Page extract section start

NARMS at USDA FSIS: A Robust Source of AMR Data and Information
UDAY DESSAI, JAY GALLONS, JOVITA HARO, GAMOLA FORTENBERRY, CATHERINE ROCKWELL, BONNIE KISSLER AND SHERYL SHAW, USDA FOOD SAFETY AND INSPECTION SERVICE
The World Health Organization considers antimicrobial resistance (AMR) one of the top global public health threats. This year’s theme for the World Antibiotic Awareness Week (WAAW) is “Educate. Advocate. Act Now.”
Since 1996, the National Antimicrobial Resistance Monitoring System (NARMS), a U.S. national public health surveillance system, has been collecting, analyzing, and sharing AMR data and information. NARMS partner agencies include the Food Safety and Inspection Service (FSIS), the Centers for Disease Control and Prevention (CDC), the Food and Drug Administration (FDA), and other federal agencies and state and local public health departments. For nearly three decades, NARMS partners have worked together to track regional and national changes in AMR. This is accomplished through surveillance sampling and the integration of foodborne bacterial AMR data from samples collected from ill people (CDC), retail meats (FDA), and food animals and animal-derived foods (FSIS). The phenotypic and genotypic data from these surveillance programs are publicly available on NARMS partner agency websites and via the National Center for Biotechnology Information (NCBI). FDA hosts the integrated NARMS Now web portal, which provides user-friendly and on-demand interactive access to AMR data in humans, animals, and food products.
FSIS generates AMR and/or whole-genome sequencing (WGS) data for NARMS from meat and poultry product sample results (Salmonella, Campylobacter) and from cecal (intestinal) contents sample results (Salmonella, Campylobacter, E. coli, and Enterococcus). Unlike the food product samples, a single cecal sample can be analyzed for up to four types of bacteria and can have multiple bacterial isolates/results per sample. The world class FSIS laboratory system analyzes over 90,000 food products, cecal and other samples annually, and retrieves more than 14,000 isolates. All the isolates are subject to antimicrobial susceptibility testing (AST) and/or WGS. Over the last decade, high-throughput laboratories at FSIS have contributed over 129,000 AST results to NARMS and over 157,000 WGS to NARMS and NCBI. This wealth of FSIS AMR data can be accessed through various publicly accessible sources, including the following:
- FSIS cecal isolate data - Provides AMR data from intestinal bacteria prior to slaughter/processing interventions.

Page extract section end

▶ [Exercise]:
From the article on NARMS at FSIS, list the kinds of bacteria whose sample results from cecal contents FSIS uses to generate data for NARMS.

Recorded information section start

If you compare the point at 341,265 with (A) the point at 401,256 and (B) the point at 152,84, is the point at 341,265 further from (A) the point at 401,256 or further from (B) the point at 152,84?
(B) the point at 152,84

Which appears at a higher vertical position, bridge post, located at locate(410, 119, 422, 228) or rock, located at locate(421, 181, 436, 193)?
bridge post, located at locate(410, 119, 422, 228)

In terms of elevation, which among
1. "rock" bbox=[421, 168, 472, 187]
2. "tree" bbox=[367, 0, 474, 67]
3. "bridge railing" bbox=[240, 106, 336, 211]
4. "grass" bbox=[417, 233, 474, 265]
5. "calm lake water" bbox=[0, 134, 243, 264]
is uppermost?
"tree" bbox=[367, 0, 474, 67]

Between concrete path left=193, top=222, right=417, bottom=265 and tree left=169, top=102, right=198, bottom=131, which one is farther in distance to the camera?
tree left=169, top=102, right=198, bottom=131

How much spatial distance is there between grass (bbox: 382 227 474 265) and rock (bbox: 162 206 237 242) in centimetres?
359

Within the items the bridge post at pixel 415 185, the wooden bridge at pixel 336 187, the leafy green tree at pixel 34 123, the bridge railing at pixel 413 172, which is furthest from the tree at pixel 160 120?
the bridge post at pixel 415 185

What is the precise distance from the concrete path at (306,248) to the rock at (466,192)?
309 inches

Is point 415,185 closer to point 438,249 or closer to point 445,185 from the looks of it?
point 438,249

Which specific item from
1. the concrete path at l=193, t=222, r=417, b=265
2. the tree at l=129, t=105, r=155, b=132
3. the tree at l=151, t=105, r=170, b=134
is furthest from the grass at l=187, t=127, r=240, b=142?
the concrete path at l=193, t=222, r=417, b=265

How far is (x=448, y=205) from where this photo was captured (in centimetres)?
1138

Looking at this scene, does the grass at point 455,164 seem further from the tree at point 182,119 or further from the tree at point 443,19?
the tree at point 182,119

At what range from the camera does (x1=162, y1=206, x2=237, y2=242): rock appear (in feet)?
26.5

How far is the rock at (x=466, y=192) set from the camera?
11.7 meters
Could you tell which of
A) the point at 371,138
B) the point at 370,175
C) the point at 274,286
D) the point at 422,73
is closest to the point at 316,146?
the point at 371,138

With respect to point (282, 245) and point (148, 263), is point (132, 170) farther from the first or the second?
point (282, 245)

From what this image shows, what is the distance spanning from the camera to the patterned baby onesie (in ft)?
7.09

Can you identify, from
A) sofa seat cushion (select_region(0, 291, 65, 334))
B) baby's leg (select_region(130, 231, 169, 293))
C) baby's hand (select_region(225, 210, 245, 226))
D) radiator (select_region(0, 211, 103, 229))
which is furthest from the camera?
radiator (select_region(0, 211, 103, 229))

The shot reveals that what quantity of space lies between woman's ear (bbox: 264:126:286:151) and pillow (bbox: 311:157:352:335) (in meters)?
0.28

Recorded information section end

▶ [Solution]:
Salmonella, Campylobacter, E. coli, and Enterococcus